Repeat every item below word for word, without changing anything.

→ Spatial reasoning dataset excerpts
————————

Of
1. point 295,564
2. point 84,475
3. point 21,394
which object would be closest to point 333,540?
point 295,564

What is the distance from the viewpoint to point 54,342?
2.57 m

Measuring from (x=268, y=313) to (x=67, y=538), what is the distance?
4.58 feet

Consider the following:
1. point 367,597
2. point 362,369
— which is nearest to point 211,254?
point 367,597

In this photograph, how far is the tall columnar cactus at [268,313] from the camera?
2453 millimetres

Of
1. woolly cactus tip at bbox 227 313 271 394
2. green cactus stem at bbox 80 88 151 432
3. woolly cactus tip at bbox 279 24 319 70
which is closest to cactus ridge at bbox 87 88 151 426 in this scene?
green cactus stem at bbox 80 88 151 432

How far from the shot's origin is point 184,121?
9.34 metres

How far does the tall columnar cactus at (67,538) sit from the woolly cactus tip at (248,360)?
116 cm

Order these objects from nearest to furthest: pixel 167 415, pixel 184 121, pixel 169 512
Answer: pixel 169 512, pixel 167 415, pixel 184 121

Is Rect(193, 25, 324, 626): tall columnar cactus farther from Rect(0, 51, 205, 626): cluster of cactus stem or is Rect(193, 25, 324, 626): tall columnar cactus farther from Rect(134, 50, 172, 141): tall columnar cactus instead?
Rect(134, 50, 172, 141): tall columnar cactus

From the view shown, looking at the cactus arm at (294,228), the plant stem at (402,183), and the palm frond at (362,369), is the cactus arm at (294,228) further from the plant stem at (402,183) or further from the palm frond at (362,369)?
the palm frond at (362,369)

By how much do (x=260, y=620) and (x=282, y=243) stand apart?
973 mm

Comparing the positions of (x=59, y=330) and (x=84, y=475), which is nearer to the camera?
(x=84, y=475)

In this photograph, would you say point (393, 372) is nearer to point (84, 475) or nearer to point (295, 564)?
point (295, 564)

————————

→ Response to this task
Of
1. point 295,564
2. point 84,475
3. point 21,394
which object would be closest to point 333,540?
point 295,564

What is the distance from the viewpoint to point 54,342?
2.57 m

Measuring from (x=268, y=313) to (x=67, y=538), what is the distance?
4.58 feet

Consider the following:
1. point 367,597
2. point 362,369
— which is nearest to point 211,254?
point 367,597

In this photograph, how far is the tall columnar cactus at [268,313] from the camera?
2453 millimetres

Of
1. woolly cactus tip at bbox 227 313 271 394
2. green cactus stem at bbox 80 88 151 432
3. woolly cactus tip at bbox 279 24 319 70
which is closest to cactus ridge at bbox 87 88 151 426 in this scene?
green cactus stem at bbox 80 88 151 432

How far from the shot's origin is point 184,121?
9.34 metres

How far does the tall columnar cactus at (67,538) sit from the woolly cactus tip at (248,360)?
116 cm

Order these objects from nearest to furthest: pixel 167 415, pixel 184 121, pixel 169 512
Answer: pixel 169 512, pixel 167 415, pixel 184 121

Is Rect(193, 25, 324, 626): tall columnar cactus farther from Rect(0, 51, 205, 626): cluster of cactus stem or is Rect(193, 25, 324, 626): tall columnar cactus farther from Rect(134, 50, 172, 141): tall columnar cactus instead?
Rect(134, 50, 172, 141): tall columnar cactus

From the view shown, looking at the cactus arm at (294,228), the plant stem at (402,183), and the palm frond at (362,369), is the cactus arm at (294,228) further from the plant stem at (402,183) or further from the palm frond at (362,369)?
the palm frond at (362,369)

By how much do (x=260, y=620) and (x=282, y=243) stand apart?
973 mm

Comparing the positions of (x=59, y=330) and (x=84, y=475), which is nearer to the camera?
(x=84, y=475)

In this photograph, would you say point (393, 372) is nearer to point (84, 475) or nearer to point (295, 564)?
point (295, 564)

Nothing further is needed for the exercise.